───── Text excerpt ─────

Lupus And An Increased Risk Of Osteonecrosis
Sometimes, what you don’t know or understand can hurt you.
I think sometimes we like to remain blissfully unaware of what our illnesses and the medications we use to treat them bring with them.
For example, while I’ve always heard that using steroids for a prolonged period of time can cause bone health issues, I never really considered it as an issue that could impact me.
I had an opportunity to connect several months ago with several lupus patients. They were all younger than me, in their early twenties, and had all had hip replacements. This struck me as a bit strange because I tend to think of joint replacements mainly occurring in RA.
It also peaked my interest because I have been concerned that I will probably need a hip replacement someday, hopefully later rather than sooner.
Anyway, as I investigated further, I discovered that as it turns out, these women didn’t necessarily require hip replacements as a direct effect of their lupus, but rather were diagnosed with osteonecrosis/ avascular necrosis, which was attributed to their prolonged use of corticosteroids (i.e. prednisone) to treat their lupus.
According to the American College of Rheumatology (ACR), “More than 90 percent of cases of osteonecrosis result from the use of glucocorticoid (sometimes called corticosteroid) medicine [or from drinking too much alcohol]” (ACR, 2012).
While corticosteroids can be extremely useful in treating many autoimmune diseases, they are also responsible for causing changes in bone metabolism. Just 5 mg of prednisone daily can be impactful, and many Lupus patients are on much higher doses of corticosteroid medications.
Lupus, on its own, puts people at an increased risk for osteonecrosis, and the use of corticosteroids adds insult to injury (no pun intended) as that is the most common thing that leads to osteonecrosis.

───── Supplied entries ─────

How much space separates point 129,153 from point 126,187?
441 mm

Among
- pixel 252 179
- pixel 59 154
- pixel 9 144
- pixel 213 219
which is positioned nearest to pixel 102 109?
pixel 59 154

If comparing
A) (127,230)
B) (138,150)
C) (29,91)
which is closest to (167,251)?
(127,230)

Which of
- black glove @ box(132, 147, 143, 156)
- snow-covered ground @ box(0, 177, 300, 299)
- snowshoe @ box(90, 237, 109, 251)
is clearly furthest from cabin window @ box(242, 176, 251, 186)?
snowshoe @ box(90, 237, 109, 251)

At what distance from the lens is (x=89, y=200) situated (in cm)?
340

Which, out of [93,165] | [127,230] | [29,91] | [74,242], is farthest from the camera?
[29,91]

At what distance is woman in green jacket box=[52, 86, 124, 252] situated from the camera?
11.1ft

─────

**Task brief**
Could you continue the text on lupus and osteonecrosis from where it stops? The dataset entries are unrelated to the text and should be kept separate from it.

**Result for this task**
Osteonecrosis is the death of bone cells caused by a decrease in blood flow (ACR, 2012), which can lead to osteoarthritis and osteoporosis, and if there is significant enough damage, can result in the need for joint replacements.
Osteonecrosis can occur in any bone, but is most common is in the leg, connecting to the hip joint (National Institute of Arthritis and Musculoskeletal and Skin Diseases, ND).
There is currently no treatment for osteonecrosis, other than pain medications and joint replacement if the damage is severe enough.
Maybe my being anti-steroid has helped me to avoid this condition so far, but who knows.
The reality is that the reliance on treating Lupus with corticosteroids can increase a condition that is already typically seen in those with Lupus, even where corticosteroids haven’t been relied upon.
This is a serious condition that leads to pain and disability, and in finding new treatments for Lupus, the incidence of osteonecrosis, as it is correlated with steroid use, needs to be taken into consideration.
American College of Rheumatology. 2012. “Osteonecrosis”. (https://www.rheumatology.org/Practice/Clinical/Patients/Diseases_And_Conditions/Osteonecrosis/)
National Institute of Arthritis and Musculoskeletal and Skin Diseases. ND. “Osteonecrosis”.